L’inflation en zone euro, telle que mesurée par l’indice des prix à la consommation harmonisé (IPCH), a progressé de 3,2 % sur un an en mai, conformément aux prévisions du marché. Cette lecture confirme la récente tendance d’une hausse des prix qui demeure au-dessus de l’objectif de la Banque centrale européenne, tout en évitant une surprise haussière pour les décideurs monétaires.
Cette publication maintient l’attention sur les prochaines décisions de politique monétaire et sur le rythme auquel l’inflation se modère à travers le bloc. Avec un IPCH à 3,2 % en mai, les données s’alignent sur les attentes et apportent une nouvelle confirmation de la trajectoire actuelle de l’inflation, plutôt que de suggérer un changement de dynamique.
Réaction des marchés et perspectives de volatilité
Avec une inflation de la zone euro en mai ressortie exactement comme attendu à 3,2 %, l’élément de surprise a, pour l’instant, disparu du marché.
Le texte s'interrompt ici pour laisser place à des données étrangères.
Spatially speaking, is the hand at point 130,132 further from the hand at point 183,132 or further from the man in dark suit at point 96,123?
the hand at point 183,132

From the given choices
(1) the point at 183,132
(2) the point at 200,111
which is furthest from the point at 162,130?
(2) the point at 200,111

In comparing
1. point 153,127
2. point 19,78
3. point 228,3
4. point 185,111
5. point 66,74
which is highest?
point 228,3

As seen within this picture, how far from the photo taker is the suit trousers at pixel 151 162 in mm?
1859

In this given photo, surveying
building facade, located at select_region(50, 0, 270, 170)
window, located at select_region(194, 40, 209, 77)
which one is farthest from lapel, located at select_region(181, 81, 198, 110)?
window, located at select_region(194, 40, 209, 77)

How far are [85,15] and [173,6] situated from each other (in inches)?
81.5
Cela suggère que la volatilité implicite à court terme sur des instruments tels que les options sur l’Euro Stoxx 50 devrait se détendre à brève échéance. Nous y voyons une opportunité : le marché marque une courte pause, ayant correctement intégré ce point de données sur l’inflation.
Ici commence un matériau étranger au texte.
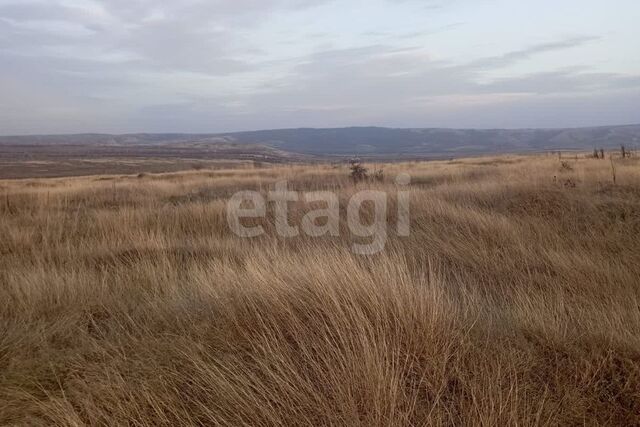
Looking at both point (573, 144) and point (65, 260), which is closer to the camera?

Implications pour la politique de la BCE, les rendements et l’euro
Toutefois, l’enseignement principal est que l’inflation à 3,2 % reste nettement au-dessus de l’objectif de 2 % de la Banque centrale européenne. Plus important encore, les données récentes montrent que l’inflation sous-jacente, qui exclut des composantes volatiles comme l’alimentation et l’énergie, demeure tenace, autour de 3,5 %. Cela indique que les pressions de prix de fond restent fortes et largement diffusées dans l’économie.
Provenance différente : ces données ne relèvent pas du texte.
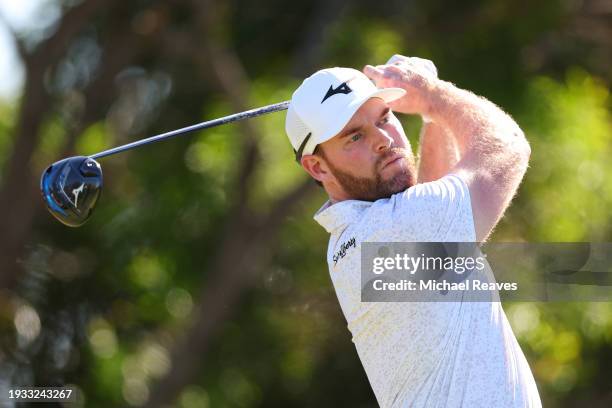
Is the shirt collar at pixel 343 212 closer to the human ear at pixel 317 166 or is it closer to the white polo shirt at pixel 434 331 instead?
the white polo shirt at pixel 434 331

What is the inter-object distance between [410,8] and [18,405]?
4.88 m

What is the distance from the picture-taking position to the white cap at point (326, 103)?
3.12 metres

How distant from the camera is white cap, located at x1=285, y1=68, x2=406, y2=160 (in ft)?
10.3

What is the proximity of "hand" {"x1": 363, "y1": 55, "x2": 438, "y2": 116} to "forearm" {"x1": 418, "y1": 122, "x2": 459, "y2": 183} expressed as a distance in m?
0.17

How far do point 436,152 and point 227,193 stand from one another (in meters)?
6.55

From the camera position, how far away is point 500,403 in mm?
2887

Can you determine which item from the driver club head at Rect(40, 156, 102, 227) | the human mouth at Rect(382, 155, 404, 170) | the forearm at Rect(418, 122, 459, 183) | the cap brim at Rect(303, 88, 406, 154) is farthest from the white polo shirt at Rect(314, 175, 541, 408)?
the driver club head at Rect(40, 156, 102, 227)

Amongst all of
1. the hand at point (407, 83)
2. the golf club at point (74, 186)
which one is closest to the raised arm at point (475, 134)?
the hand at point (407, 83)

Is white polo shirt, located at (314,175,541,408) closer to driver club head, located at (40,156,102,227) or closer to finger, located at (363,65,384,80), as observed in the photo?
finger, located at (363,65,384,80)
Cette inflation durablement élevée contraindra la BCE à maintenir un biais restrictif dans les semaines à venir. Les marchés intègrent déjà une probabilité supérieure à 70 % d’une nouvelle hausse de taux de 25 points de base lors de la prochaine réunion, une lecture que nous partageons. L’attention se reporte désormais entièrement sur la communication prospective de la BCE et sur la question de savoir si elle signalera la nécessité de nouvelles hausses au cours de l’été.
Dans ce contexte, nous estimons que les rendements de la dette souveraine à court terme resteront élevés. Nous nous intéressons à des dérivés liés au rendement du Bund allemand à deux ans : vendre des contrats futures sur le « Schatz » pourrait être une manière efficace de se positionner en faveur d’une politique ferme de la BCE. Historiquement, lorsque la BCE a combattu une inflation persistante, comme lors du cycle 2022-2023, les rendements courts ont été les premiers à monter.
Pour les cambistes, une BCE déterminée devrait offrir un plancher de soutien à l’euro, en particulier face aux devises dont la banque centrale est perçue comme plus accommodante. Nous voyons un intérêt à se positionner sur un renforcement modéré de l’EUR/USD via des options d’achat. Cette stratégie, au risque défini, permet de tirer parti d’une éventuelle appréciation de l’euro à l’approche de la prochaine décision de banque centrale.